◆ EXERCISE BRIEF
Return the run of lines below that opens with the line containing "common name: razor-billed curassow" and closes with the line containing "United States, site archbold_FL-06.", keeping each one exact.

== EXERCISE DATA ==

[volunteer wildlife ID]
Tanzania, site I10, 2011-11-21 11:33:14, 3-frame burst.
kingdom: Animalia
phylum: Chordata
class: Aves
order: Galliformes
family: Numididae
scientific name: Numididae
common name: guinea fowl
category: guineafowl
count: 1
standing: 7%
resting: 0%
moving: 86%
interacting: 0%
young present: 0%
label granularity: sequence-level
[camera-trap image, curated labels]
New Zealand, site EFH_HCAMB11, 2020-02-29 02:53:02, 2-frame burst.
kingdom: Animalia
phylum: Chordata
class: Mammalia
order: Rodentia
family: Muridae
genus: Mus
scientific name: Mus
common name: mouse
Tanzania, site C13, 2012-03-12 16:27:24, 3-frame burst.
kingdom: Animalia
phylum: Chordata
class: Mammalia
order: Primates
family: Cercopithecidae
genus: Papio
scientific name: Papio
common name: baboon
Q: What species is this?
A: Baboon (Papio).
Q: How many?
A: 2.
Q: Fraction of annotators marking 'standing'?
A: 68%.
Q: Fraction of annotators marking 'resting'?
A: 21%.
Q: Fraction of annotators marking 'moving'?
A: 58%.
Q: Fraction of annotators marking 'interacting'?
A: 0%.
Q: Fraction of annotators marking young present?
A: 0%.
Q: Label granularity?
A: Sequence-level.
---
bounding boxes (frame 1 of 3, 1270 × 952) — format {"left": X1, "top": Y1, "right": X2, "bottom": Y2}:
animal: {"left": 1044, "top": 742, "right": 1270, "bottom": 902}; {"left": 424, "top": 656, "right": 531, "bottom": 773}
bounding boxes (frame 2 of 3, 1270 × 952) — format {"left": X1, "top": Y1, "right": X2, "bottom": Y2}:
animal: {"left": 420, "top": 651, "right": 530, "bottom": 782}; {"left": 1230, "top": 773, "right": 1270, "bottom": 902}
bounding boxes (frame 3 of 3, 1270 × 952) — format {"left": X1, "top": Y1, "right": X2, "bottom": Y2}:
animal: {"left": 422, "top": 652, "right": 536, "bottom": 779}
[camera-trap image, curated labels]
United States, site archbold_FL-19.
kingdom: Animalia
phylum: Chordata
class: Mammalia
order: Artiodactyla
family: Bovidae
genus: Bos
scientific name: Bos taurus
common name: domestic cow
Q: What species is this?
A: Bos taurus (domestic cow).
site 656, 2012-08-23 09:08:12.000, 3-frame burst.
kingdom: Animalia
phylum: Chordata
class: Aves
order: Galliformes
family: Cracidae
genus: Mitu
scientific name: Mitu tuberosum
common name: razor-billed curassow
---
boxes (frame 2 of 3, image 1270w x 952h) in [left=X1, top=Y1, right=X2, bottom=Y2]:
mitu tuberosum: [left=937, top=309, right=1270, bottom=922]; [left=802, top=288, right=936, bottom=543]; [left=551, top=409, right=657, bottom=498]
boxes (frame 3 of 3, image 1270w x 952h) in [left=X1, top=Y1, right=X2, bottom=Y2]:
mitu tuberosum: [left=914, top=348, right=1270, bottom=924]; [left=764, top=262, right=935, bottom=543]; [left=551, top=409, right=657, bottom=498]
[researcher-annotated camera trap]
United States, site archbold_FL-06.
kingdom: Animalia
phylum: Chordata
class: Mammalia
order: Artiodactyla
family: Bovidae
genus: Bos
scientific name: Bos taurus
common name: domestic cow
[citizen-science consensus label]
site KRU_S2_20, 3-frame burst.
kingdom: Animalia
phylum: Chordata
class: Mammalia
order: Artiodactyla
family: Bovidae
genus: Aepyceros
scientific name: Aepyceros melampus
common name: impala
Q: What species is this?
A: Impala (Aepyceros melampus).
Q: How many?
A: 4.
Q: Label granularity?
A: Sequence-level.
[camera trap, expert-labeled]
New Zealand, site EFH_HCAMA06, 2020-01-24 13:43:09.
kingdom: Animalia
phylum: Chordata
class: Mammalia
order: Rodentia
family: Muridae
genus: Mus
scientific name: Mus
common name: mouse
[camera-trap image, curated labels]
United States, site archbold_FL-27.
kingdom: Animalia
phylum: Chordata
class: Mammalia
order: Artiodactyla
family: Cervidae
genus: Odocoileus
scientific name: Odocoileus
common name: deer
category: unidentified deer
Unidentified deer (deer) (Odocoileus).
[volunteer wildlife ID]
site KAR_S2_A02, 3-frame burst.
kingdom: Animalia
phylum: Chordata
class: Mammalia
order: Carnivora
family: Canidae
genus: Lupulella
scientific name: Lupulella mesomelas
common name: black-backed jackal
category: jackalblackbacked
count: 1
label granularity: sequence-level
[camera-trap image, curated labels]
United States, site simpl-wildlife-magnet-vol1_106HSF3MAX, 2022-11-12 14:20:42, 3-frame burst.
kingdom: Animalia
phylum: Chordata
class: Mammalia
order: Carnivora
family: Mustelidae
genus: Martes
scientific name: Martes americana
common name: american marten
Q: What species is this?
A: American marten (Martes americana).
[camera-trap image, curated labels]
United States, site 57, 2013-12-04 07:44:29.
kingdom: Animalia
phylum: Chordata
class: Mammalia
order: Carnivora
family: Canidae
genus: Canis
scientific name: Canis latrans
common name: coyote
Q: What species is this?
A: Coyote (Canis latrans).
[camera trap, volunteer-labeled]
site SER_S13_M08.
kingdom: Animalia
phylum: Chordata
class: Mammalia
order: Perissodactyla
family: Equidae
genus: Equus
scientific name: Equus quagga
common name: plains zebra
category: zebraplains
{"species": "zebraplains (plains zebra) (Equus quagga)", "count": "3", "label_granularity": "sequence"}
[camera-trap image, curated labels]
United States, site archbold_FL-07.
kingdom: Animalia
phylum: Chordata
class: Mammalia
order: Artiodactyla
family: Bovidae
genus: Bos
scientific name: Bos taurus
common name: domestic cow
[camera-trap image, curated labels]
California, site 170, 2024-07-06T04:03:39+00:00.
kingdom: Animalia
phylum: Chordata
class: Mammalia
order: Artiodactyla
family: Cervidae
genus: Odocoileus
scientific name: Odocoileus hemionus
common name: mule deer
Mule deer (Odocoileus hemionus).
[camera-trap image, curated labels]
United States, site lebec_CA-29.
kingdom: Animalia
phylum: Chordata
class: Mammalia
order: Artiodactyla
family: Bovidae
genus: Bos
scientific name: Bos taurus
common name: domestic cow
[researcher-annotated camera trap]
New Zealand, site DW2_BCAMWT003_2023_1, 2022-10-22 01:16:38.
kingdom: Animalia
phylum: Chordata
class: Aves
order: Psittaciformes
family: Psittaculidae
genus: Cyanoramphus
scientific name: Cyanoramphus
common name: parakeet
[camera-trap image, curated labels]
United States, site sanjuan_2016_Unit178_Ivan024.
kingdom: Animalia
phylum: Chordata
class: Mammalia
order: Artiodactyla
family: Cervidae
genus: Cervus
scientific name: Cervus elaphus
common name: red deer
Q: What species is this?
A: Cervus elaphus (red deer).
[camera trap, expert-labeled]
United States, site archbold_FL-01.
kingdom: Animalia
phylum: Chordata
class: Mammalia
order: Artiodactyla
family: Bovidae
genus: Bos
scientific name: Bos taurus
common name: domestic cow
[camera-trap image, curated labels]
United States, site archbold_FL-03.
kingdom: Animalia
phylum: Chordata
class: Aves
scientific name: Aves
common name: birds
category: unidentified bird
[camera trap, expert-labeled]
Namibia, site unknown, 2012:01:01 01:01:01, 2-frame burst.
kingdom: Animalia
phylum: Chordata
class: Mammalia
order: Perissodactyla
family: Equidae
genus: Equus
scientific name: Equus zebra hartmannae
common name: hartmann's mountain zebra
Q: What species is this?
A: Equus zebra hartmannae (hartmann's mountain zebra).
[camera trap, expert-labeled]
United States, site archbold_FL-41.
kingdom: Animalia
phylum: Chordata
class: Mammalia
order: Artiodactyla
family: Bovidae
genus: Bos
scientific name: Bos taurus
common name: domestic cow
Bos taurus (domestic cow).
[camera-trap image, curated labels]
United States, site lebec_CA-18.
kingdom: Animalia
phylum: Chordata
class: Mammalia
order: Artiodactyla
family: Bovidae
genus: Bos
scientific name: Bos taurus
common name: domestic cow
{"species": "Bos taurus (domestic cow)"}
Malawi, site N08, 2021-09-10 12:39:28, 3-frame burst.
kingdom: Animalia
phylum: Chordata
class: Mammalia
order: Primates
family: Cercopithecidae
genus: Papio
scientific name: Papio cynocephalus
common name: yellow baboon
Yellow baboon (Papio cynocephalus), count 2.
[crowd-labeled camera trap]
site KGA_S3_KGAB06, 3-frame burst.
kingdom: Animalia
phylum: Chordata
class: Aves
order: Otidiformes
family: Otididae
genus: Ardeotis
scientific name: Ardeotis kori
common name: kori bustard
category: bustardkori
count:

===

◆ RESULT OF THE TASK
common name: razor-billed curassow
---
boxes (frame 2 of 3, image 1270w x 952h) in [left=X1, top=Y1, right=X2, bottom=Y2]:
mitu tuberosum: [left=937, top=309, right=1270, bottom=922]; [left=802, top=288, right=936, bottom=543]; [left=551, top=409, right=657, bottom=498]
boxes (frame 3 of 3, image 1270w x 952h) in [left=X1, top=Y1, right=X2, bottom=Y2]:
mitu tuberosum: [left=914, top=348, right=1270, bottom=924]; [left=764, top=262, right=935, bottom=543]; [left=551, top=409, right=657, bottom=498]
[researcher-annotated camera trap]
United States, site archbold_FL-06.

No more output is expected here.